The RPSL module handles RPSL objects along with their syntax, metadata, validation and extraction of values like primary keys. It is mainly used when processing imports, NRTM streams and submissions with changes. The particulars of object validation are documented in more detail.

The Python representations of RPSL objects in this module also provide contextual information on the relation between objects. Some, like RPSLMntner, contain additional logic such as validating passwords against a mntner object.

irrd.mirroring

The mirroring module deals with mirroring other databases. This can be done by periodic full imports, or by an initial import followed by an NRTM stream.

A hook to the Twisted framework regularly calls a scheduler, which in turn starts the appropriate mirror update runners. Based on the state of the database and configuration (e.g. is there currently any data? is an NRTM host configured?) the update is either performed by updates from an NRTM stream, or by running a full import. A full import can also be forced by an admin by setting a flag in the database.

Upon each full import, the entire RPSL journal for this mirror is discarded, as the local copy can no longer be guaranteed to be complete.

See the mirroring documentation for more details. All objects received from mirrors are processed with non-strict object validation.

irrd.conf

The configuration module provides other modules access to the IRRd configuration. It loads a default config, followed by the user’s config file. A SIGHUP will reload the configuration, but only after all checks have passed on the new config. However, some settings are only read on startup, and therefore will not take effect until a restart.

The different settings and when they take effect are listed in the configuration documentation.

irrd.scripts

This module contains scripts intended to be run from the command line. Most are aimed at development, except submit_email:

  • submit_email will read an email with updates from stdin and process them. This is the expected entry point for processing incoming email.

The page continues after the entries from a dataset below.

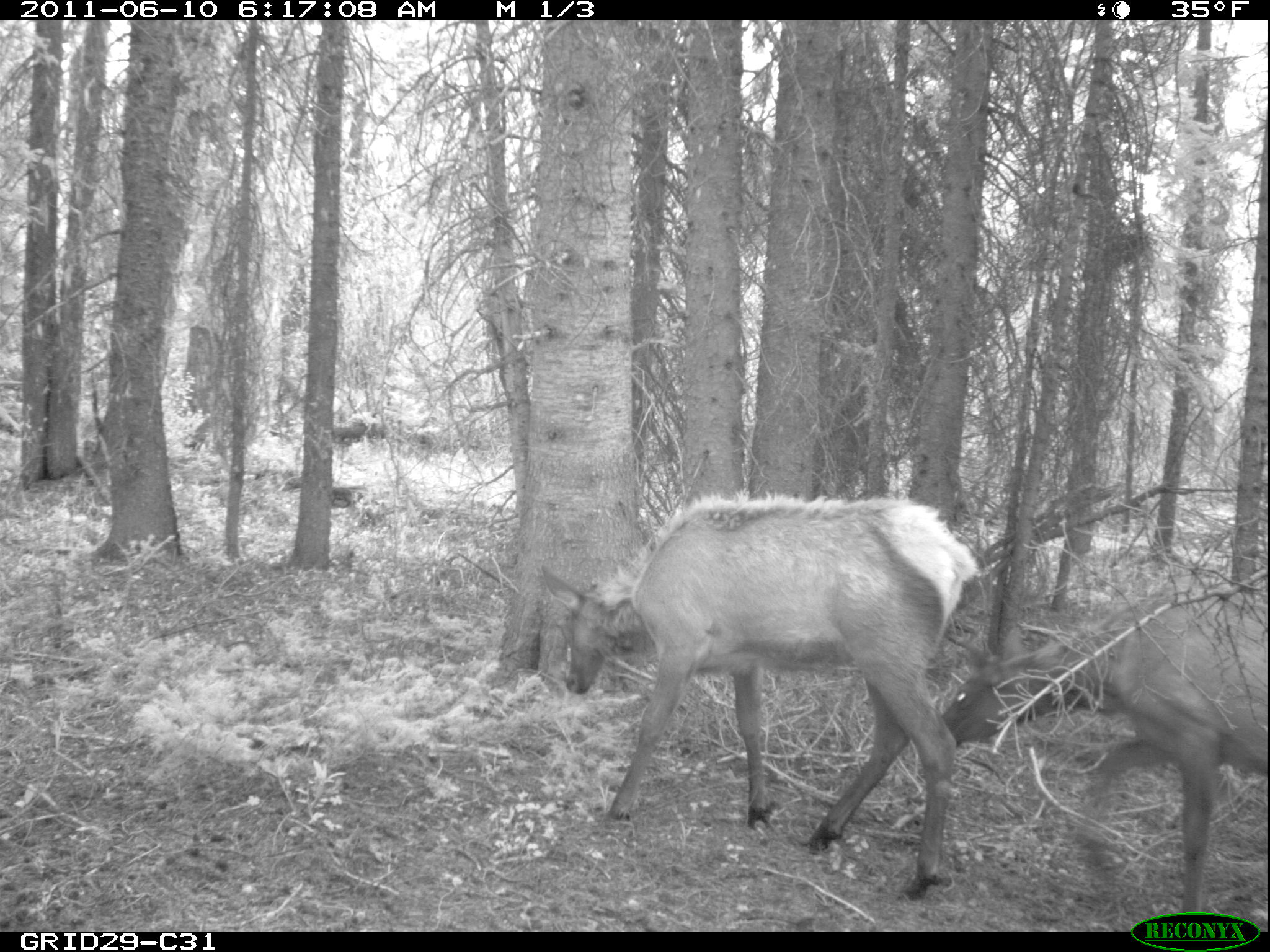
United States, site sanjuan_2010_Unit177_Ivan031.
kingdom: Animalia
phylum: Chordata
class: Mammalia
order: Artiodactyla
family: Cervidae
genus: Cervus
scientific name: Cervus elaphus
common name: red deer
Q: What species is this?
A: Cervus elaphus (red deer).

  • submit_changes will read direct RPSL submissions from stdin and process them. It does not support PGP.

  • rpsl_read reads files with RPSL data, and inserts them into the database. It is mainly intended for testing, as it does not include aspects like source status metadata updates.

  • query_qa_comparison is used for QA tests in query handling.

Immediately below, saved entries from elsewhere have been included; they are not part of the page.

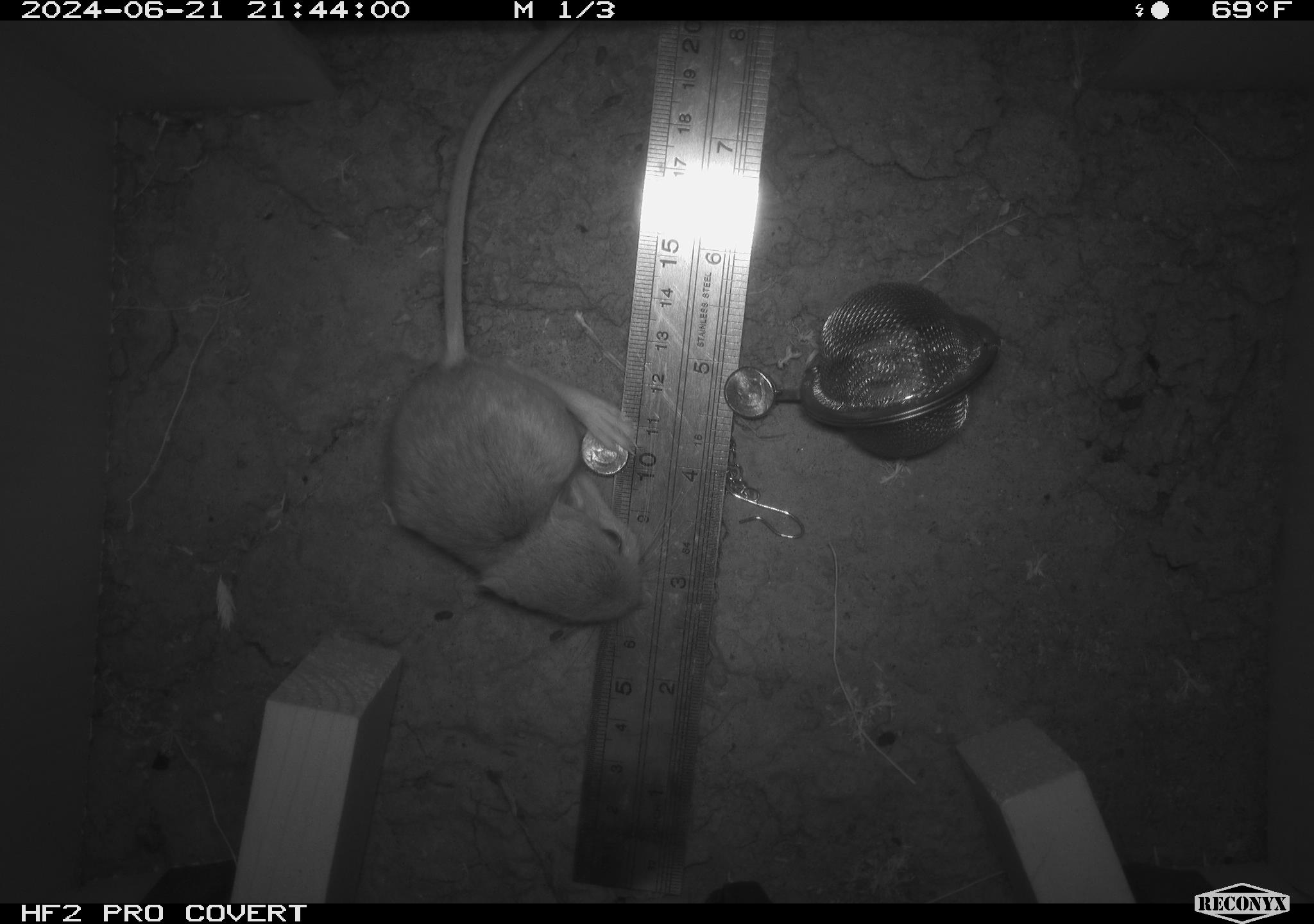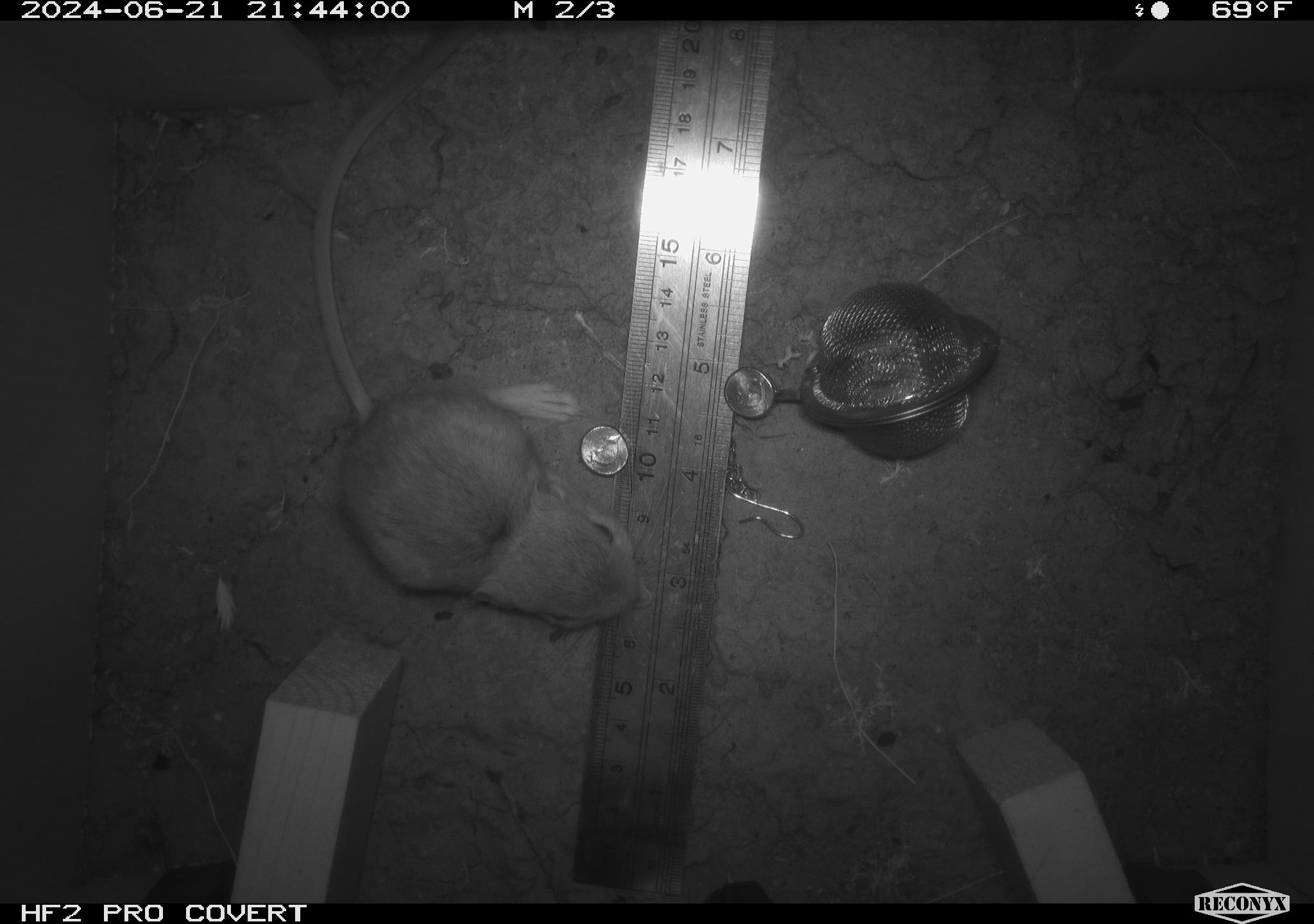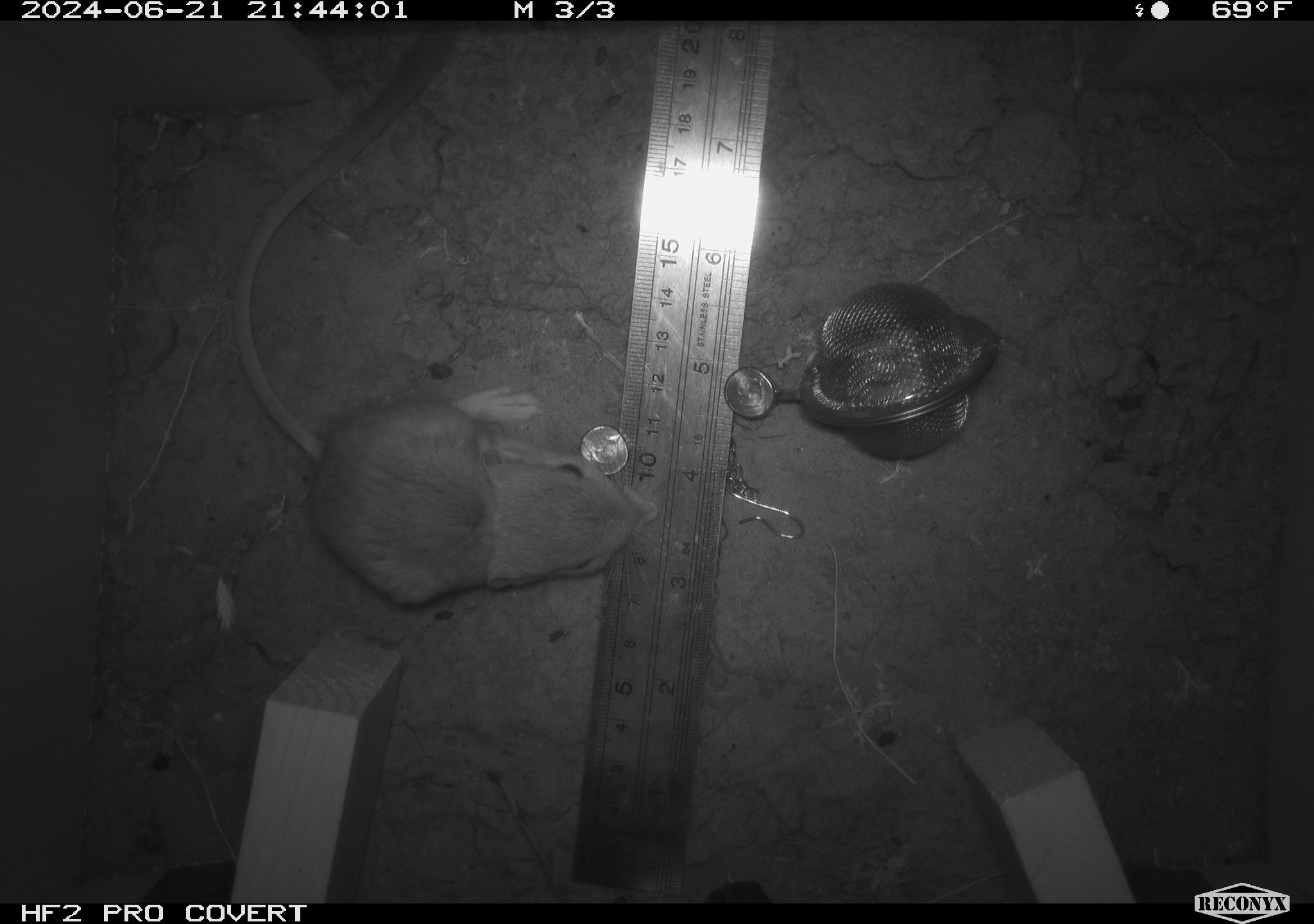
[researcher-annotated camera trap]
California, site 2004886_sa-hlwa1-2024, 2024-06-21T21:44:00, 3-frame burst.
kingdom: Animalia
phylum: Chordata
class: Mammalia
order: Rodentia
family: Heteromyidae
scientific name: Heteromyidae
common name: kangaroo rats and pocket mice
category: heteromyidae family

Note that as separate scripts, they always acts on the current configuration file - not on the configuration that IRRd started with. The latter two scripts are not included in distributions.

irrd.utils

The utils module contains a few parts used in other places:

  • A class for extracting text and PGP metadata from plain and multipart emails, along with other metadata.

  • A wrapper around gpg to validate an inline or PGP/MIME signature.

  • Sample RPSL objects used for tests.

  • Text utilities for working with RPSL paragraphs and lines. Notably, when separating RPSL object lines, Unicode newline characters must not be considered newlines, which is contrary to the behaviour of built-in Python functions.

  • A small whois client, used by the status info page.

1

This diagram was made with draw.io, and the source file is part of this repo.